De acordo com a investigação, o autor foi indiciado por homicídio triplamente qualificado, com agravantes de motivo fútil, asfixia e uso de recurso que dificultou ou tornou impossível a defesa da vítima. A pena, caso haja condenação, pode ultrapassar 30 anos de prisão. Um segundo detento, que estava na cela no momento dos fatos e teria auxiliado na contenção da vítima, também foi indiciado pelos mesmos crimes.
Segundo o delegado responsável pelo caso, Tayrony Espíndola, o autor do homicídio relatou que vinha sofrendo hostilizações e ameaças de outros presos por ser homossexual, além de temer represálias de integrantes de facção criminosa. Ainda conforme a apuração, ele teria tomado conhecimento de que a vítima estaria em processo de reintegração ao grupo criminoso, o que aumentou sua sensação de risco iminente.

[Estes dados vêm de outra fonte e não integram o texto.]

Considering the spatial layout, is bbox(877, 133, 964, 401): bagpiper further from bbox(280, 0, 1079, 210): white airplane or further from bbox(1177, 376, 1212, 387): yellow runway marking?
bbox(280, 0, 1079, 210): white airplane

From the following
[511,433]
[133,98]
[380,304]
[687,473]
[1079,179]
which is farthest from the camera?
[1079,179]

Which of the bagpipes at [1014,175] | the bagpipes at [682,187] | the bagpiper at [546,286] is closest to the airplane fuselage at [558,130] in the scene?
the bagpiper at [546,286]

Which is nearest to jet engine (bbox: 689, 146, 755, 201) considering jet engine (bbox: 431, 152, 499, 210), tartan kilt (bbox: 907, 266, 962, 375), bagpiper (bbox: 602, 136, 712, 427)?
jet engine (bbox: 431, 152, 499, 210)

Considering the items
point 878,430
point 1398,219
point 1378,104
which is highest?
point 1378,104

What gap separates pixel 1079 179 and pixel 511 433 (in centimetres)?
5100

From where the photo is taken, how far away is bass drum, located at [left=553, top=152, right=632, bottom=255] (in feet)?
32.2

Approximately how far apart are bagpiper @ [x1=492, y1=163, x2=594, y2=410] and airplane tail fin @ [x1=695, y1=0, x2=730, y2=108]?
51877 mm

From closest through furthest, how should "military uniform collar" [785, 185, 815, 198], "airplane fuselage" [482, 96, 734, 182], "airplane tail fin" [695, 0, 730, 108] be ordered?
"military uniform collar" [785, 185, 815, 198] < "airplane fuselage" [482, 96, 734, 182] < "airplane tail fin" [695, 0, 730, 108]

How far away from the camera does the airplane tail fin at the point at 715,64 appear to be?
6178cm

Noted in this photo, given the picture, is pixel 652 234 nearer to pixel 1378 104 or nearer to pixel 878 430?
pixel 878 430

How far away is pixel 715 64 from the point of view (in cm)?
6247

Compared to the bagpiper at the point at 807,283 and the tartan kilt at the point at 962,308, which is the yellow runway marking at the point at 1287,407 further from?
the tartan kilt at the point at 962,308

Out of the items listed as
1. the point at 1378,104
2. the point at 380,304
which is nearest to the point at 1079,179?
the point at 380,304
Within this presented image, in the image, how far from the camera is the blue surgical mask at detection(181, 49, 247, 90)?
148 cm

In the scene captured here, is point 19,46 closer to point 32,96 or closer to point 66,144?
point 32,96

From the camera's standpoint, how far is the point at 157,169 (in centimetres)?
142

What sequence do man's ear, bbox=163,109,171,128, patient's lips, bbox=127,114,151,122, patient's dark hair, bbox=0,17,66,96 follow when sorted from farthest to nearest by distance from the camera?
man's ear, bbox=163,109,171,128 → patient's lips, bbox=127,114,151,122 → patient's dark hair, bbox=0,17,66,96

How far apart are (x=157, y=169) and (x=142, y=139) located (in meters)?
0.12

A Polícia Civil esclareceu que, diferentemente das informações iniciais divulgadas, o detento homossexual era o autor do crime, e não a vítima. As investigações apontaram que o homicídio ocorreu dentro da cela, durante o período em que os demais presos participavam do banho de sol. Exames complementares ainda deverão esclarecer todas as circunstâncias do crime.
Em nota, a Secretaria de Justiça e Segurança Pública (Sejusp) informou que o caso também está sendo apurado administrativamente, por meio de procedimento interno instaurado pela direção da unidade prisional. O autor do crime, que já cumpria pena por outro homicídio, permanece custodiado no mesmo presídio e poderá sofrer sanções disciplinares.
O inquérito foi encaminhado ao Ministério Público de Minas Gerais, que irá analisar o caso e decidir sobre o oferecimento da denúncia à Justiça.